P/2 – Mas foi mesmo.
R – Então, eu sei, então. Está me consumindo e aí tinha essa coisa de estar me consumindo também, porque eu tinha um certo medo de cair no machismo, um livro falando sobre a porra, tinha… tenho muito medo, inclusive, de como ele é lido, de como ele será lido pelas futuras gerações e tal, principalmente pelas minhas filhas, porque acaba sendo um livro falocêntrico, de alguma forma. Embora não é, o objeto não é esse, eu tentei ser mais… mas aí fazendo no impulso, tem hora que descreve, por exemplo, masturbar pensando em professora, que é uma coisa da adolescência, então tipo isso, esse desejo voraz e esse desejo com uns 30, e esse desejo indo caindo com o mercado e todas essas coisas, na faculdade, tudo é festa e putaria, e a porra é a hora de estrelar mesmo, porque aí é de verdade, não é masturbação, mas que depois, você entra num ciclo normal de trabalho e não sei o que, que isso já deixa de ser mais relevante, vai… então essa história da vida contada através da porra, de brochar mais no fim da vida, essas coisas. E aí eu entrei meio que nesse contexto e eu fiz o livro e tem o risco de ter caído em alguns momentos, de cometer deslizes porque ele não tem limpeza.
P/1 – De que ano que é esse livro?
R – Ele é do ano passado, foi publicado ano passado e escrito no ano passado. Foi escrito em três horas, mesmo e sem muita limpeza. Quando eu terminei de ler ele… foi lançado na Balada Literária, quando eu terminei ele, aí eu tive uma surpresa interessante, intuitivamente, quando eu comecei a escrever em fluxo contínuo, a maioria das frases ficaram independentes, que eu comecei a escrever com frases independentes, embora eu quis mostrar que a referência ao poema sujo, então eu ia dando uns espaços, mas eu escrevi indo para Campinas e voltando para fazer um evento, eu escrevi no celular mesmo e fui escrevendo aqui, uma hora e meia para ir, uma hora e meia para voltar e eu fui… um evento de poesia que eu fui falar lá e aí foi isso o livro.
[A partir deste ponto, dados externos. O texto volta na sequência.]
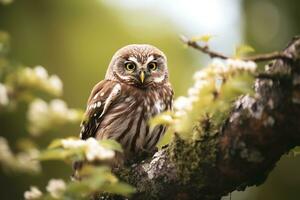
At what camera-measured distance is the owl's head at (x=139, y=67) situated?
541 centimetres

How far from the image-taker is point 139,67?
5.48 m

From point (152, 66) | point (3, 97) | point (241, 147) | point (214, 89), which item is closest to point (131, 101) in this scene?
point (152, 66)

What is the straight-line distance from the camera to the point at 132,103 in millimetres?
5082

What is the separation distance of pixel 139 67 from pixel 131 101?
0.47m

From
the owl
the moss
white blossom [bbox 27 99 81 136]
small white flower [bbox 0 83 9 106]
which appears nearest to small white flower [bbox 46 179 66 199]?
white blossom [bbox 27 99 81 136]

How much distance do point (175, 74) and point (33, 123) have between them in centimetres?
667

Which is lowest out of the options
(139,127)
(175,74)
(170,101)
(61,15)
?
(139,127)

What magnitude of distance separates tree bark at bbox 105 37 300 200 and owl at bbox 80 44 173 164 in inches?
39.7

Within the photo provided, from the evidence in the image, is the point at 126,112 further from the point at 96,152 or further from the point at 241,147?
the point at 96,152

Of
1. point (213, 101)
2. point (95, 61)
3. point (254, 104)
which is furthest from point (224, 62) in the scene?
point (95, 61)

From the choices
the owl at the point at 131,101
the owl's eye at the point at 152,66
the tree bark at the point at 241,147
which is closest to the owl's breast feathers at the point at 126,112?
the owl at the point at 131,101

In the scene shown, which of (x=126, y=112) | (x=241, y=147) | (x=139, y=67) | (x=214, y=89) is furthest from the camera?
(x=139, y=67)

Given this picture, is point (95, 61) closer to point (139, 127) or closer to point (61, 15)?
point (61, 15)

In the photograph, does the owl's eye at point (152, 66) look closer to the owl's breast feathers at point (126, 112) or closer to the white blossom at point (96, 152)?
the owl's breast feathers at point (126, 112)
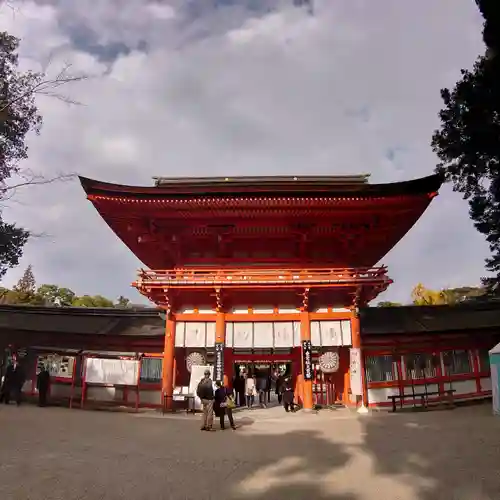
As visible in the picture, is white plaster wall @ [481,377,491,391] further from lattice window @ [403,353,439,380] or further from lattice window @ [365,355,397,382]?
lattice window @ [365,355,397,382]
Só que daí depois quando eu fui ler, no pensamento de edição, que eu fui ler, eu vi que como as frases eram independentes, dá para ser lido de trás para frente e inclusive, de trás para frente, ele é melhor do que de frente para trás, eu acho. Só que aí eu falei: “Não vou inverter agora, porque aí eu vou estar racionalizando um processo que eu não queria racionalizar, que eu queria ser putaria”, aí o quê que eu fiz? Aí, eu botei lá atrás uma brincadeira que até é bem característica da minha poesia: Leia esse livro de trás para frente.
P/1 – Livro palindrômico.
R – Ele não chega a ser palindrômico porque ele não é as letras, são as frases, são as frases que elas mantem uma lógica de trás para frente. Aí ficou sensacional para o conceito porque aí você pode em alguma parte ficar indo e voltando, então ficar fazendo o processo de masturbação mesmo. E aí, eu fiz uma sacanagem, igual aquela coisa dos discos da Xuxa, se você girar ao contrário, você ouve um disco do “É o Tchan”, porque tem a coisa da putaria e foi a coisa mais demoníaca que a gente cruzou nas nossas gerações, sexualmente.
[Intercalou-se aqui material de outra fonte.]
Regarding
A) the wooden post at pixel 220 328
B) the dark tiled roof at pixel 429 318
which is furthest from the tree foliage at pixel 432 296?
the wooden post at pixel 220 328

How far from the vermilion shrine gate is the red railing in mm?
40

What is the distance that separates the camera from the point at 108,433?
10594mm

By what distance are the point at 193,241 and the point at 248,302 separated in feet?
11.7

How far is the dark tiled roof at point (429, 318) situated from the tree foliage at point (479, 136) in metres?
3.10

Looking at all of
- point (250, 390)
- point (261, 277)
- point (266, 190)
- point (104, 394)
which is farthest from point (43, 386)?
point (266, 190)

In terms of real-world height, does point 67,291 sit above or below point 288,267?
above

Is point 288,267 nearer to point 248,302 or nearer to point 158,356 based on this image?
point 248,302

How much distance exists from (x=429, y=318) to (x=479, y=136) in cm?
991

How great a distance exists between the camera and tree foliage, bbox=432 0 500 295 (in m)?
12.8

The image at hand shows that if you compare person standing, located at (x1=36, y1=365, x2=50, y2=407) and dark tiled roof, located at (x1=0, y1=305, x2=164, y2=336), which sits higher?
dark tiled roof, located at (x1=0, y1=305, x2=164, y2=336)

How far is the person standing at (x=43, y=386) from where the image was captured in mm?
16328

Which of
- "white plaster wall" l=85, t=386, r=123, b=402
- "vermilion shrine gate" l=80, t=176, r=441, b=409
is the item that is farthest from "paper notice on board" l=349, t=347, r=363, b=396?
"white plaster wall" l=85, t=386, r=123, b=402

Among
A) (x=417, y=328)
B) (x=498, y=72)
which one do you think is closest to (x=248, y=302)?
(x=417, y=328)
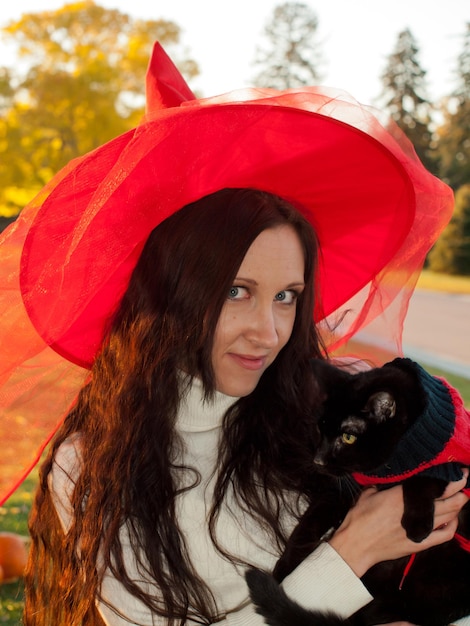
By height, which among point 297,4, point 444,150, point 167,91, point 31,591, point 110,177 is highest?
point 297,4

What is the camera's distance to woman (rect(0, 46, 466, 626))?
1642 millimetres

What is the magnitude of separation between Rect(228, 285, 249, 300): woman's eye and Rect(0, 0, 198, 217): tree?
→ 11.2 m

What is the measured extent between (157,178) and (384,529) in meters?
1.11

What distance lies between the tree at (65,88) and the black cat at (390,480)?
36.9ft

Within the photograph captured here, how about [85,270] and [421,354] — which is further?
[421,354]

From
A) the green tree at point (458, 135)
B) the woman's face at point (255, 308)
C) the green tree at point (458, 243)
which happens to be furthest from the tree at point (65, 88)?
the green tree at point (458, 135)

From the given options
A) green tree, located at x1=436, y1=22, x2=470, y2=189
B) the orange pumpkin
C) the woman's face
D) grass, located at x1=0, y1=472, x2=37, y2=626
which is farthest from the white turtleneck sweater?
green tree, located at x1=436, y1=22, x2=470, y2=189

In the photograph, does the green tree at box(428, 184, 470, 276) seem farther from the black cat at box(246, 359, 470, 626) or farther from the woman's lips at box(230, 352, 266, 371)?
the woman's lips at box(230, 352, 266, 371)

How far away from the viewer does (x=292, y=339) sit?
2117mm

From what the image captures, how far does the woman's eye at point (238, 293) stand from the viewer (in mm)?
1810

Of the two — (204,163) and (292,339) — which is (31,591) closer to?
(292,339)

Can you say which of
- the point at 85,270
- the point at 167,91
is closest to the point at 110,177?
the point at 85,270

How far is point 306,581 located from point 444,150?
3437 centimetres

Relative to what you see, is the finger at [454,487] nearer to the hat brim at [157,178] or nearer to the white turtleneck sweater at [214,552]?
the white turtleneck sweater at [214,552]
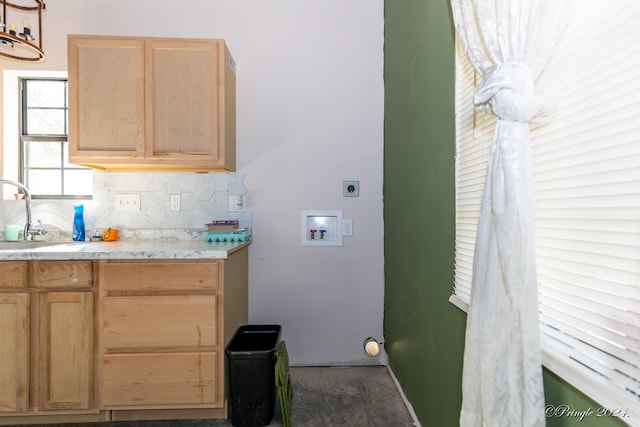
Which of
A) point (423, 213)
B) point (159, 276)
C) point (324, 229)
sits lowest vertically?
point (159, 276)

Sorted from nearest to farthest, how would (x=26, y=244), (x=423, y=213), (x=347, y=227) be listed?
(x=423, y=213)
(x=26, y=244)
(x=347, y=227)

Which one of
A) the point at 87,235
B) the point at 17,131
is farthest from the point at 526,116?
the point at 17,131

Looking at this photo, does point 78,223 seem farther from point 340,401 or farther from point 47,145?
point 340,401

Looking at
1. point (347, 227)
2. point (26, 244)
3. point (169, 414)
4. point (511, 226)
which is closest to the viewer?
point (511, 226)

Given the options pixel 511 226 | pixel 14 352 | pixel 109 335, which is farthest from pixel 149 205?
pixel 511 226

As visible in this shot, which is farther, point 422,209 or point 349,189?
point 349,189

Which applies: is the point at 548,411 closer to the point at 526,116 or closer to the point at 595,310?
the point at 595,310

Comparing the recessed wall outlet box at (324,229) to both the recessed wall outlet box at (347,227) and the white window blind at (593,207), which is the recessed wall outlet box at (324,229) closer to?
the recessed wall outlet box at (347,227)

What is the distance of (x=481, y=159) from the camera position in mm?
1216

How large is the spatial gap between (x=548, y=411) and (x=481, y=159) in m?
0.76

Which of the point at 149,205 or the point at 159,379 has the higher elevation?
the point at 149,205

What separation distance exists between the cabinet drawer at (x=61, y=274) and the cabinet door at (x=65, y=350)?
0.05m

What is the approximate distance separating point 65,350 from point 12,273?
46 centimetres

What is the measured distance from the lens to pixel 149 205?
2.42 metres
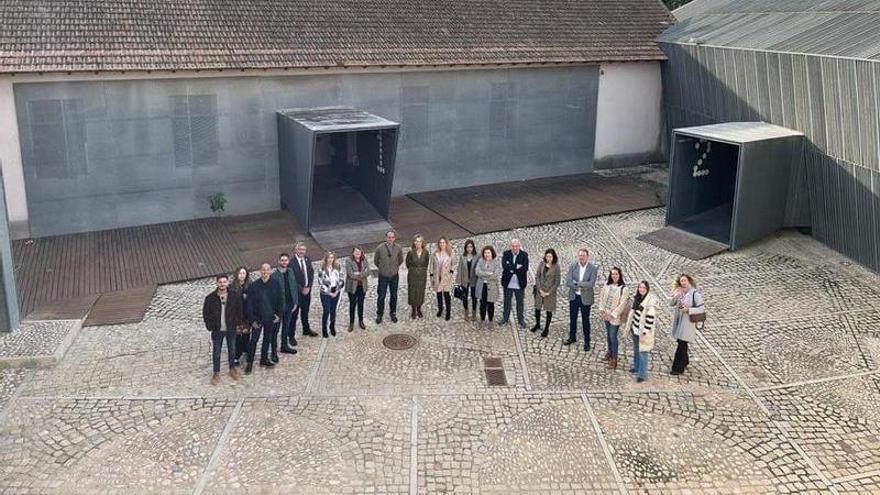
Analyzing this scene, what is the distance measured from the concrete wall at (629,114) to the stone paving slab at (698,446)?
44.0 feet

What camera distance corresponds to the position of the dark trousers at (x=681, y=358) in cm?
988

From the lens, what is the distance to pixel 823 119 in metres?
14.9

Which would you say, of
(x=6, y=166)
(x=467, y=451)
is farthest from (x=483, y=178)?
(x=467, y=451)

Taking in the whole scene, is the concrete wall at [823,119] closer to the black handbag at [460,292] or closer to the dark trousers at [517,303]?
the dark trousers at [517,303]

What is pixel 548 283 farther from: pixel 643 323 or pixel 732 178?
pixel 732 178

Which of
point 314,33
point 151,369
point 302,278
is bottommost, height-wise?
point 151,369

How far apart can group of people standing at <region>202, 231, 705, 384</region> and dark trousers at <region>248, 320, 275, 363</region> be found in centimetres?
1

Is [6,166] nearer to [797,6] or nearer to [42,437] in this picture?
[42,437]

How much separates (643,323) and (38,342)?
329 inches

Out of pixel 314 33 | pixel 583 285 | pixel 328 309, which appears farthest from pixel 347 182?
pixel 583 285

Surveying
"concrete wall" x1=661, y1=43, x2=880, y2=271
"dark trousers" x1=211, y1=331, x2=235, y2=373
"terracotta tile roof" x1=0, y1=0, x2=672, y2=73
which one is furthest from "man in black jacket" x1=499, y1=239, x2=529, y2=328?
"terracotta tile roof" x1=0, y1=0, x2=672, y2=73

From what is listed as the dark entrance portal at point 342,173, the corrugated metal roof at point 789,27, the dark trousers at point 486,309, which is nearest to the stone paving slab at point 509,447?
the dark trousers at point 486,309

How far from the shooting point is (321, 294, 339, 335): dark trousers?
1092 cm

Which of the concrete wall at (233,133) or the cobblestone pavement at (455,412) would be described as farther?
the concrete wall at (233,133)
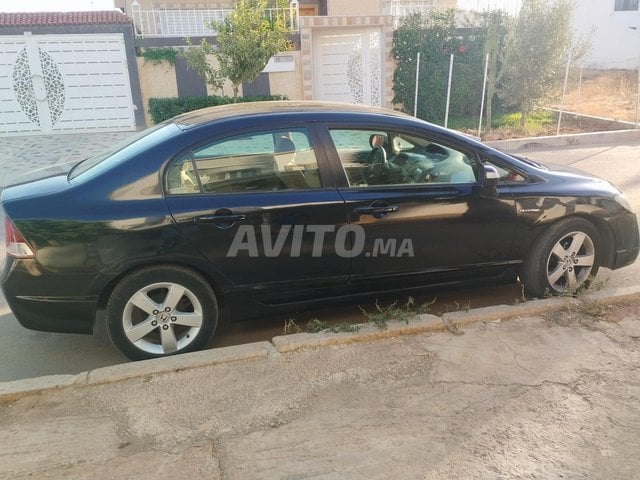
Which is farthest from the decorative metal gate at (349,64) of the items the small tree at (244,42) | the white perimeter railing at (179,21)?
the small tree at (244,42)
P/1 – Daniel, a gente pode conversar o dia inteiro que vai ter assunto…
R – É, eu sou tagarela.
P/1 – Mas a gente conseguiu, acho que dar um apanhado da sua trajetória. Eu queria saber se o Jonas tem alguma pergunta para finalizar.
P/2 – Tenho. Eu vou fazer duas perguntas numa só, pode ser? Eu queria saber qual o sarau mais emocionante que você já foi e qual foi um momento mais bonito que a poesia te trouxe.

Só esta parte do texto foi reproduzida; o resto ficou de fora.